*LIST OF TASKS*:
#1 According to the passage on biblical macro-stories, which ruler released the exiled Hebrews, and in what year?
#2 Pick up the passage on biblical macro-stories after its final sentence and carry it forward.

*PASSAGE PROVIDED*:

********************

Some in the group agree with spiritual theologian, Matthew Fox that their church leadership is in schism against the spirit of the Second Vatican Council, which remains the official teaching of the Catholic Church. Pope John Paul II, Benedict XVI, and the conservative bishops they have appointed are the culprits in schism. These clerics are defensive of hierarchy and the power of an exclusively male priesthood. They devalue lay leadership and the prominent biblical stories of Exodus and Return from Exile that are highlighted in today’s liturgy of the word where they are contrasted with “the priestly story” that currently plagues the Catholic Church.

The great Jesus scholar, Marcus Borg, reminds us that amid the literally hundreds of stories in the Bible, there are three “macro-stories” that give coherence to the Jewish Testament and its Christian counterpart. The first and most important is the story of Exodus. Its’ a tale of liberation from slavery and journey to a “Promised Land.” For the ancient Hebrews, the Exodus was grounded in an actual historical event, the release of slaves from their oppression under the pharaohs of Egypt perhaps 1200 years before the birth of Jesus.  It was the Exodus that provided the ancient Hebrews with their first experience of their God, Yahweh.  For them, Yahweh’s fundamental identity was the One Who Liberates from Oppression. In our day, the macro-story of Exodus has become central for third world people living under the harsh realities of U.S. imperialism.

The second Old Testament macro-story is Exile and Return. It too was grounded in history. In the year 587 BCE, the Hebrews were conquered by Babylon (modern Iraq). The Babylonians transported the Hebrew elite to Iraq till the Persian King Cyrus released them after conquering Babylon in 539.The story of exile and return shaped the ancient Israelites almost as much as the Exodus story. Like oppression and slavery, that narrative represents a human archetype that all of us can relate to it in one way or another.  The archetype evokes the feelings of grief, sadness and displacement reflected in one of the psalms of exile, “By the rivers of Babylon, there we sat down and wept when we remembered Zion.” The Advent Hymn “O Come Emanuel” expresses the same feelings in its own reference to the Babylonian Exile: “O Come O Come, Emanuel, and ransom captive Israel, that mourns in lonely exile here.”  For one reason or another, all of us feel somehow exiled, sad, and displaced.

The third macro-story of the Jewish Testament comes from priestly sources. It is not grounded in a particular historical event, but in temple ritual and worship. It is the story of sin, guilt and of forgiveness mediated by the priestly class, their sacrifices, rules, rituals and prayers. Judging from the attitudes of Israel’s prophets and especially of Jesus, the priestly narrative is far less important than either Exodus or Exile. In fact, along with many other prophets, Jesus expressed harsh criticism and even hostility towards priestly pretensions and business-as-usual within the temple precincts. And yet, the priestly narrative has carried the day in terms of dominant Judeo-Christian spirituality. “Jewish guilt” and “Catholic guilt” are legendary. Jesus is primarily understood as the one who “died for our sins.” God’s wrath and the threat of hell are staples of Sunday sermons and of Christian neuroses.

********************

*AVAILABLE DATA*:
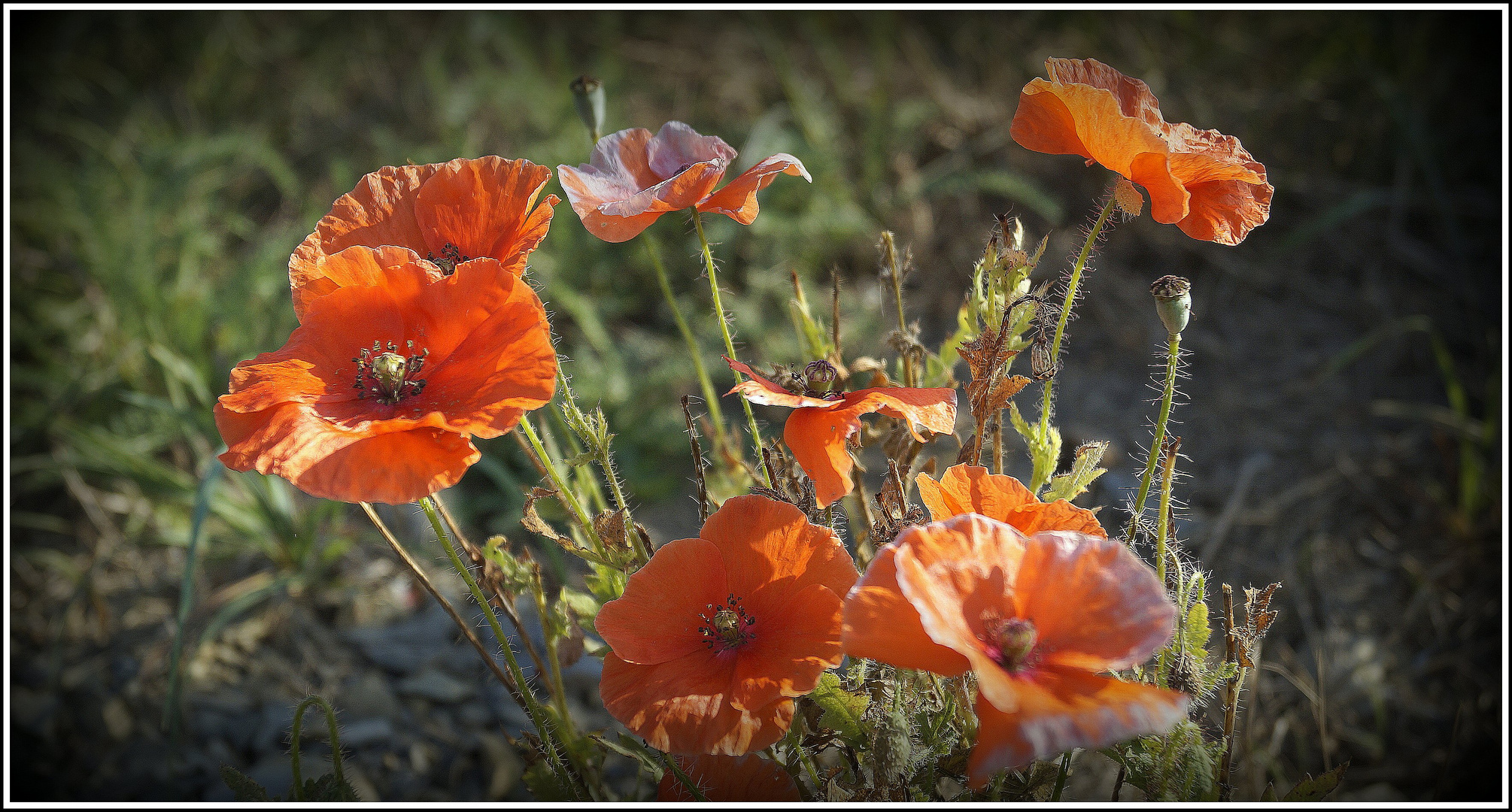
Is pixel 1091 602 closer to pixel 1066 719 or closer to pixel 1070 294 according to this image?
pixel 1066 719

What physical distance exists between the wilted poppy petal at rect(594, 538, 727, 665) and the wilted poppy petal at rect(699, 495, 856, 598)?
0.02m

********************

*EXPECTED RESULTS*:
#1 The Persian King Cyrus released them in 539 BCE, after conquering Babylon.

#2
The focus of today’s liturgy of the word is Exile and Return in sharp contrast to the Priestly Story of sin, guilt, sacrifice and forgiveness. The first reading from the Book of Baruch was probably written about 150 BCE when Israel was under the sway of the Seleucid Greeks. However the book is presented as though it were written 400 years earlier during the Babylonian Exile – as if it were addressed to the exiles then. Baruch’s real audience however was the Jews at war with the Greeks. His real intention was to encourage his contemporaries in their resistance to Greece – promising them that the rough road they were then traveling would soon be made smooth by Yahweh –   the one who frees the oppressed and brings exiles back from captivity.

In today’s gospel, Luke presents John the Baptist in terms of both Exile and Return and Exodus. Luke sees John as fulfilling the words of the prophet Isaiah nearly 600 years earlier. By anchoring John’s appearance in Isaiah, Luke is implying that John represents a continuation of Isaiah’s work of announcing the end of exile. This was a bold claim for Luke, since many Jews of his day believed that prophetic voices – nearly always lay people – had forever fallen silent. But here is John presented as fulfilling Isaiah’s words. He is making the rough way smooth. He’s leveling mountains and filling in valleys.  At the same time, John’s proclamation as presented by Luke has overtones of the priestly story. Luke shows John proclaiming a baptism of repentance for forgiveness of sin.

But here it is important to note the Exodus dimensions of John’s work. He is presented as preaching and baptizing specifically outside the temple and sphere of the priests. In fact, John appears in the wilderness – in the desert. For Jews, this would not only have evoked overtones of the Exodus macro-story, it would also have signaled a subversive significance in John’s work. After all, the “desert” or “wilderness” was the place where contemporary resistance movements were spawned. As scripture scholar, Ched Myers points out, Luke could not have picked a narrative “coordinate” further removed from the temple. For Luke the regeneration of prophecy was happening not in Baruch’s Zion but at the margins of Jewish society – in the desert where it all began with the Exodus. In other words, Luke presents John’s ministry as a complete break with the priestly establishment which controlled the mechanisms of social redemption from their power base in Jerusalem.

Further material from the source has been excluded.